We had the task of dissecting the whale and saw the gruesome evidence. To us, this was an eye-opener. We realised a need to build real knowledge about plastic in the ocean, including the legal aspects, health-related issues, and environmental consequences. These are three areas in which we offer solid expertise, says Amund Måge, Marine Director at the University of Bergen (UiB).



We now have a “plastic” research network in place and collaborate with entities such as NORCE, NIVA, and the Institute of Marine Research. This is to help bridge any academic gaps between various specialist fields.


Furthermore, UiB strengthens its competence through an increasing number of active students and researchers focused on ocean sciences as part of their master’s degrees and doctoral programs.



NOSCA plays an important part by utilising experience from the petroleum industry, such as oil spill clean-up. This can be developed as well as expanded, and is an area in which we would like to participate, says Måge.

Active use of the cluster

HVL has long been an active member of various clusters, and offer vast experience in contributing to the further development of those of which we are part. We offer research-based advice as well as practical training and academic writing services aimed at clusters or participating companies.


These are the words of John Tveit, Senior Advisor at Western Norway University of Applied Sciences (HVL) and also deputy board member at NOSCA.

HVL utilises clusters as part of its research, its development of educational provision, and as a link between student projects and relevant business activities.


We also see that both HVL and other cluster members often benefit from collaborating on project and research applications, says Tveit.

Oil-spill response in practice

Steffen Kristiansen works as Senior Advisor on oil spill response at Norges Brannskole (Norwegian Fire Academy) located in Tjeldsund, halfway between Harstad and Narvik.  In addition to firefighter training, the academy offers courses on acute pollution where incidents occur under difficult conditions such as in the dark and extreme weather.

– We contribute with experience relating to oil spill response and the equipment used in this context. Our interest in developing techniques for the prevention and clean-up of oil spills is shared with many cluster members, says Kristiansen.

The fire academy is in a position to check the effectiveness of various materials when used in nature.

– We have visited several of the cluster’s companies to discuss equipment that is being developed.
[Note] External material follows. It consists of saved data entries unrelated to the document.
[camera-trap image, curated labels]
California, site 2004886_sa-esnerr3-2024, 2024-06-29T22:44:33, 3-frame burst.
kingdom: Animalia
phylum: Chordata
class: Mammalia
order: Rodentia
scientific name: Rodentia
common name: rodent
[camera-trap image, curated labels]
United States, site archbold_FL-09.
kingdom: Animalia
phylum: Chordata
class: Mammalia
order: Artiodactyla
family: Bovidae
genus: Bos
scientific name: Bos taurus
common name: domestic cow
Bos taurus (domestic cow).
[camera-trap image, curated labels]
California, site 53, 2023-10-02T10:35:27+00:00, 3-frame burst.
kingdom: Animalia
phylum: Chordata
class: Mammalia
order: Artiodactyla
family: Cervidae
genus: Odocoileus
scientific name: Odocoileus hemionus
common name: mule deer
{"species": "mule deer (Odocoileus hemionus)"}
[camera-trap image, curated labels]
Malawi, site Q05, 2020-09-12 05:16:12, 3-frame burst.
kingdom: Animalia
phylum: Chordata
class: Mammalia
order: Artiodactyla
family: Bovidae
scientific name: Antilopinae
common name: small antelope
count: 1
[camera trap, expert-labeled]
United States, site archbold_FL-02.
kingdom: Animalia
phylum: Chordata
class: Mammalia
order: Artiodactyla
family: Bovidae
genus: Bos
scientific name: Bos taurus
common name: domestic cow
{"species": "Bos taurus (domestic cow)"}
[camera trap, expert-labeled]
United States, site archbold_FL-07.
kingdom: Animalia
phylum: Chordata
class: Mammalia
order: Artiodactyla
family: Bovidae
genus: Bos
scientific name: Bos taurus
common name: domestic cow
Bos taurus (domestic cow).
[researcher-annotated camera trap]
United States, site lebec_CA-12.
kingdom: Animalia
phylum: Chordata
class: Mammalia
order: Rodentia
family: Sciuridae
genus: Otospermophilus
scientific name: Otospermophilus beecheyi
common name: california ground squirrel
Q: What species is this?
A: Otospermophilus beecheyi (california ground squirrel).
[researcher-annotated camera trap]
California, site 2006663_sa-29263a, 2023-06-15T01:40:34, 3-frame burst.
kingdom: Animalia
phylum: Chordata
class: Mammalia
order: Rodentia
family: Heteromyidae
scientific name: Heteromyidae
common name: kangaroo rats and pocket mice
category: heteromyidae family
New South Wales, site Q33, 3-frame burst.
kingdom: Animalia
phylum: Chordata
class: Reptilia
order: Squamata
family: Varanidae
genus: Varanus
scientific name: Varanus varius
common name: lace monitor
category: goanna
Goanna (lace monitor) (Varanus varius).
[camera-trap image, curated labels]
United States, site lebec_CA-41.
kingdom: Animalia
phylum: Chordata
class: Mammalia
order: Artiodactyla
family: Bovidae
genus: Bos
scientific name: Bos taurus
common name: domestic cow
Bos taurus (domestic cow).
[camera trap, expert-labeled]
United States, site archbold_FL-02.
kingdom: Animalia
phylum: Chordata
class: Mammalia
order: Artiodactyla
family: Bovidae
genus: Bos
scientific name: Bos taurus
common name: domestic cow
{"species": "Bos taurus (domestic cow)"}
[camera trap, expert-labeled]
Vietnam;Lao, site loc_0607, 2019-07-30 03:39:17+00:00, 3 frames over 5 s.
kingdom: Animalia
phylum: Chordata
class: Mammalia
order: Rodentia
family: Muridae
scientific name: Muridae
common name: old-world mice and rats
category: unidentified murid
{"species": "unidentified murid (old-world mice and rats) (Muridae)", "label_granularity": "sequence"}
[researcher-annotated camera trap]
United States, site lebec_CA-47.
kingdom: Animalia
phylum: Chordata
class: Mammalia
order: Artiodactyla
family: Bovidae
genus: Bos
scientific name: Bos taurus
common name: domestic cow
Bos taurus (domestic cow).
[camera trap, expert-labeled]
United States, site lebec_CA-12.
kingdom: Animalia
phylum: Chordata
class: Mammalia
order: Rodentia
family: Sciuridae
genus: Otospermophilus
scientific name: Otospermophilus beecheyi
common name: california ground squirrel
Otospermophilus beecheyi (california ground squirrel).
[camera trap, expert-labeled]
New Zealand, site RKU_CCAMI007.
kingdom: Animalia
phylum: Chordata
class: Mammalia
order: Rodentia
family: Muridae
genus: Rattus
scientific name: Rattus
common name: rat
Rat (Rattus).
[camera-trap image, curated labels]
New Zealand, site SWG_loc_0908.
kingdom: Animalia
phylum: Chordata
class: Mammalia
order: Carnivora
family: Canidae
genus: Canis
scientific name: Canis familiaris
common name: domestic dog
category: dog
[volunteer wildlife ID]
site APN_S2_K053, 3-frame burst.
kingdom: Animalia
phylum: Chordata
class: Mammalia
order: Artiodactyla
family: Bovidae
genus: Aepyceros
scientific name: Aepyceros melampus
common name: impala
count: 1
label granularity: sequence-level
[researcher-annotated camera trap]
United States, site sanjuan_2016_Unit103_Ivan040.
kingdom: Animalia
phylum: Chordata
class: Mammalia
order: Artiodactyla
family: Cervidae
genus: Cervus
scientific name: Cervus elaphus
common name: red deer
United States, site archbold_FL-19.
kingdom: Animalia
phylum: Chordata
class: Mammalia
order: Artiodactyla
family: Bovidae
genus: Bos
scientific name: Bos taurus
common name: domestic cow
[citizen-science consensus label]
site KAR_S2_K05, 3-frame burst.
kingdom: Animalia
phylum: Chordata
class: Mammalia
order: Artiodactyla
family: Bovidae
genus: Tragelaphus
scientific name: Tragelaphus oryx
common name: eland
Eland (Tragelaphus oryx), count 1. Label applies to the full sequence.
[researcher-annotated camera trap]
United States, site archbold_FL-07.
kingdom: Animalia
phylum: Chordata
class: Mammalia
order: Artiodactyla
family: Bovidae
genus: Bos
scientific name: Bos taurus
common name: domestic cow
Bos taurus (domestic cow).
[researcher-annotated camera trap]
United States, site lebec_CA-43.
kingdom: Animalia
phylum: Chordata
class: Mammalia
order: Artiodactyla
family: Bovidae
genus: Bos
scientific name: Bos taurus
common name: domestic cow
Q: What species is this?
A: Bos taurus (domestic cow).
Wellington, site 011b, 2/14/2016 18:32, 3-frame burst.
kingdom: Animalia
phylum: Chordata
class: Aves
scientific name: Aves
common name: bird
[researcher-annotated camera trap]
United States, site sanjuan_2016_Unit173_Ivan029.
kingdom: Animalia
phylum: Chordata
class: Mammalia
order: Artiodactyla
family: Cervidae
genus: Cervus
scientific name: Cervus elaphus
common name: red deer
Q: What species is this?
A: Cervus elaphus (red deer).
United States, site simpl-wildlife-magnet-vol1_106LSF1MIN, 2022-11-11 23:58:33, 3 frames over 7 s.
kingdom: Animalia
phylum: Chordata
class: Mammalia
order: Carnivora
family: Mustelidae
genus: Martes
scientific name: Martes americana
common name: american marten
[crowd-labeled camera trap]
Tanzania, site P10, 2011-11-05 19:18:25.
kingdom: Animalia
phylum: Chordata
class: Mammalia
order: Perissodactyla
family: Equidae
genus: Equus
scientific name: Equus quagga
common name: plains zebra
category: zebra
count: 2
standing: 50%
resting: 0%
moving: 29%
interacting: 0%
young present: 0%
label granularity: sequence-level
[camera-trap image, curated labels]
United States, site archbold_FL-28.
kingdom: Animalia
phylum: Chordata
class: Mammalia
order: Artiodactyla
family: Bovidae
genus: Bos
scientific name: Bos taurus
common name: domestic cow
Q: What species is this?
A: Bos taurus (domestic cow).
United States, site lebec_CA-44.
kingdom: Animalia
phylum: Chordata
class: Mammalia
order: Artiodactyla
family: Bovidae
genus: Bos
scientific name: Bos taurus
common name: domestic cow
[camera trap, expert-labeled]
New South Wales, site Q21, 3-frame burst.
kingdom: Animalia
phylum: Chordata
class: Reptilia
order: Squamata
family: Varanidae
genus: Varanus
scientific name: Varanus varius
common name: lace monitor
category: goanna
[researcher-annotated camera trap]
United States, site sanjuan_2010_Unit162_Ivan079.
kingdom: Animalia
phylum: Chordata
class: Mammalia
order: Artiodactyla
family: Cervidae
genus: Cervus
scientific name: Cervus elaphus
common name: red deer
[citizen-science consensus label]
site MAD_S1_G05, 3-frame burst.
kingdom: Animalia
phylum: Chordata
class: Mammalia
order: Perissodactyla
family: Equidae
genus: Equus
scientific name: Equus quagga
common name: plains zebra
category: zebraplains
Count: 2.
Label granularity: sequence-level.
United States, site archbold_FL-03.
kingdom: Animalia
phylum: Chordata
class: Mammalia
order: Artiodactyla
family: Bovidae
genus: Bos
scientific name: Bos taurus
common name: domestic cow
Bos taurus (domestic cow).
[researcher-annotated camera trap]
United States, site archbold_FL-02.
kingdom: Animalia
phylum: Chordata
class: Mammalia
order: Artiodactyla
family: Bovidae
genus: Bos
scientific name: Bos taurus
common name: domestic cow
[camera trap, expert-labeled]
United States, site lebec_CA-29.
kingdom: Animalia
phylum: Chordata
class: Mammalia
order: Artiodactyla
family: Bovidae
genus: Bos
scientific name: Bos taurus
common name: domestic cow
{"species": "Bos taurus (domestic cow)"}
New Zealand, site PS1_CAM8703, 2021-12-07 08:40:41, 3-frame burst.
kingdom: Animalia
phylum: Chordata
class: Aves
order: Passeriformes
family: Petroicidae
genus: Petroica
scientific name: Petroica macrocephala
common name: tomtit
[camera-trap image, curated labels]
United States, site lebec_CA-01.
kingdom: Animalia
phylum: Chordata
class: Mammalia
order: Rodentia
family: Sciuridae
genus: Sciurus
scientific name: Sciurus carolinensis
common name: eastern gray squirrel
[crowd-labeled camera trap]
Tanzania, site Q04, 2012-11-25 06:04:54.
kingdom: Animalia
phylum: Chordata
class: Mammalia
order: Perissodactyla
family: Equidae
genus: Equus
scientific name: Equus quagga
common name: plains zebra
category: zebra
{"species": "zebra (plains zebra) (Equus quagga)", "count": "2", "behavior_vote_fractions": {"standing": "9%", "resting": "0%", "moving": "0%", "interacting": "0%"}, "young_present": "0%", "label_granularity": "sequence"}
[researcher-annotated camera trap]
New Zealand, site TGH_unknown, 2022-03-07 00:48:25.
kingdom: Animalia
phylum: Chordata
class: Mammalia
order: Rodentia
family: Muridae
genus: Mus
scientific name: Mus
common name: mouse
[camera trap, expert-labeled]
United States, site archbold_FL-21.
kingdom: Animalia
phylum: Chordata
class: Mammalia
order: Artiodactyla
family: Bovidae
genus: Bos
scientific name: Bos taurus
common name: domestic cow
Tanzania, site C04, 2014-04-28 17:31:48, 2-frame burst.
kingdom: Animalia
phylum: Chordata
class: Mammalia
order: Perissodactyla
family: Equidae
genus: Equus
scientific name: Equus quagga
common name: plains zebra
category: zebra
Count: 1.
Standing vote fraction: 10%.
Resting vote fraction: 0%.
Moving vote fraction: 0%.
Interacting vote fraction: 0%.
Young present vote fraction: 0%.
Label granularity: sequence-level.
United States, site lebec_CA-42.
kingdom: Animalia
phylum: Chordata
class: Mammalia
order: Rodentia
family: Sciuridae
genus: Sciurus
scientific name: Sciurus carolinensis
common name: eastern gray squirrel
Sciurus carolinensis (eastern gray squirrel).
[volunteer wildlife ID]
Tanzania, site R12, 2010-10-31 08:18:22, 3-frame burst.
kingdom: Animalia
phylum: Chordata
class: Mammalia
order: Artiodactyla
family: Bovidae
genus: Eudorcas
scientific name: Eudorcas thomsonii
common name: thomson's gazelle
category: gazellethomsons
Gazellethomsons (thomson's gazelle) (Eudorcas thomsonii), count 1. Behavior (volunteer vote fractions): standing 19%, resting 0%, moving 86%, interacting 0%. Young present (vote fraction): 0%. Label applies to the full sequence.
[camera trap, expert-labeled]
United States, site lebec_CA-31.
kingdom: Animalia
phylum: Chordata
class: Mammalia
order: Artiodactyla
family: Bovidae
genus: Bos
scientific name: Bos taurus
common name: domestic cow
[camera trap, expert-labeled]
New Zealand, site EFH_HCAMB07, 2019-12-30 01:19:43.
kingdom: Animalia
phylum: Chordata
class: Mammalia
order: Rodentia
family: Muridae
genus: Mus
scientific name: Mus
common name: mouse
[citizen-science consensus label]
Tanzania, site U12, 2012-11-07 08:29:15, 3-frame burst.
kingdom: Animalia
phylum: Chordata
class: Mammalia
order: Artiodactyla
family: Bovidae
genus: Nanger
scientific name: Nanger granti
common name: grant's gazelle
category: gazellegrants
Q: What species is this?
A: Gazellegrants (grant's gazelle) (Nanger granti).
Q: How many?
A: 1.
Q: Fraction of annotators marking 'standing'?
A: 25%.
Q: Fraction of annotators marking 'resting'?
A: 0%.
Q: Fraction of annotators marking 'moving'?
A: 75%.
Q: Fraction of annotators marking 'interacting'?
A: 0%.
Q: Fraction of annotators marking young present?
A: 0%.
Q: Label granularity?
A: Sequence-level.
We take a keen interest in testing innovative material, and in this field the NOSCA network is extremely useful.

Collaboration and competition

There is a good geographical spread of research and educational institutions, stretching from Nordland in the north, and via Trondheim to Oslo and Bergen in the south.

These are all driving forces in their own fields, and are both close collaborators and competitors. Just like other cluster members. With this pool of expertise, there is always someone at hand to offer good advice – either directly or through national and international networks, says Eirik Langeland.

Facts & figures

  • Norges Brannskole, Tjeldsund in Nordland; member since 2013.
  • SINTEF Ocean, Trondheim; member since 2009.
  • Norwegian Institute for Water Research (NIVA), Oslo; member since 2021.
  • NORCE Norwegian Research Centre AS, Bergen; member since 2019.
  • University of Bergen (UiB); member since 2020.
  • Western Norway University of Applied Sciences (HVL); member since 2021.